On Saturday, in-between further property wooing, we took to the streets in protest.  Following South London Healthcare’s financial implosion last year, advisors have submitted their recommendations to Jeremy Hunt, the new Health Secretary and former Murdoch lapdog.  A minister who has described his proudest achievement as an MP to be “saving his local A&E”, Hunt’s specialism seems to be looking after himself.  The proposals suggest breaking up SLH, which was only formed in 2010, back into separate hospitals and giving them to other, nearby NHS Trusts to manage.  Lewisham Hospital will take over the running of Woolwich Hospital, although to do so it must close its own A&E facility (which only opened last year following a £9million refit) and alongside it dependant services like the highly regarded maternity unit.

This is, by necessity of brevity, a condensation of the arguments and I recommend you toread the information yourself to make a decision, but essentially it reads like this:  functioning, financially stable Trust bails out neighbour at the cost of local services.

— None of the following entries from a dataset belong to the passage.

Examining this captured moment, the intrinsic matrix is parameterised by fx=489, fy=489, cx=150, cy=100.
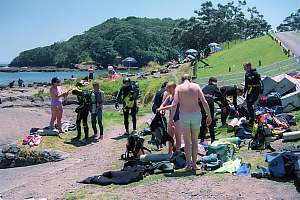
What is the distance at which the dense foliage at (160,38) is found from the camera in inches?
3738

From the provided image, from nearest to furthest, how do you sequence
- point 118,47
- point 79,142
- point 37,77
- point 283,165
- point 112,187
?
point 283,165 < point 112,187 < point 79,142 < point 37,77 < point 118,47

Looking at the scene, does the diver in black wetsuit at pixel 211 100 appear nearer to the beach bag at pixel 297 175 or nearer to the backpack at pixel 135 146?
the backpack at pixel 135 146

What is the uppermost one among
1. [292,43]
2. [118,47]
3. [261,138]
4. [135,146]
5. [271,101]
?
[118,47]

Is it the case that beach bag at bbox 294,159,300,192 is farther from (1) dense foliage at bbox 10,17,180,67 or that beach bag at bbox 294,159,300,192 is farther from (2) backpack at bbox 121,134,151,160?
(1) dense foliage at bbox 10,17,180,67

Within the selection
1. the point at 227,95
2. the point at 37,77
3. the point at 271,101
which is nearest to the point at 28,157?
the point at 227,95

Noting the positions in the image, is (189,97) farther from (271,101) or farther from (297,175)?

Lewisham management supports the merger, despite the risk of going down with the sinking ship, but not the cutting of service provision.  Depending on who you listen to, the numbers either make sense or they don’t.  Stats, you can make them say what you like.  Clinical leads suggest that it will lead to reduced provision for the local populace, which it almost certainly will, given that Woolwich is an hour away by a sequence of unreliable buses, but from our side of Lewisham you could always self-present to King’s in Camberwell and besides the national Medical Director, Sir Bruce Keogh, disagrees. 

It doesn’t really matter.  The point is, it just feels wrong.  It’s an emotional reaction, an – in many ways – irrational reaction but easily justifiable.  After all, there’s nothing more human than being concern about our health, is there?  And 25,000 other people thought so too as we tooted and whistled and brandished banners in the cool, bright afternoon air heading from Lewisham centre to Mountsfield Park.  Local children wore labels declaring them to be a Lewisham baby – some of the last.  It’s an emotive issue; it can’t help but be otherwise.  Hunt, however, appears immune to the human factor.  He rises above it, accepts the recommendations and passes them to the watchdog for approval and implementation.  With some minor tweaks the proposal will go through and thousands of people – me included – will fail to grasp or even care about the logic behind it because we all trust our heart above everything else.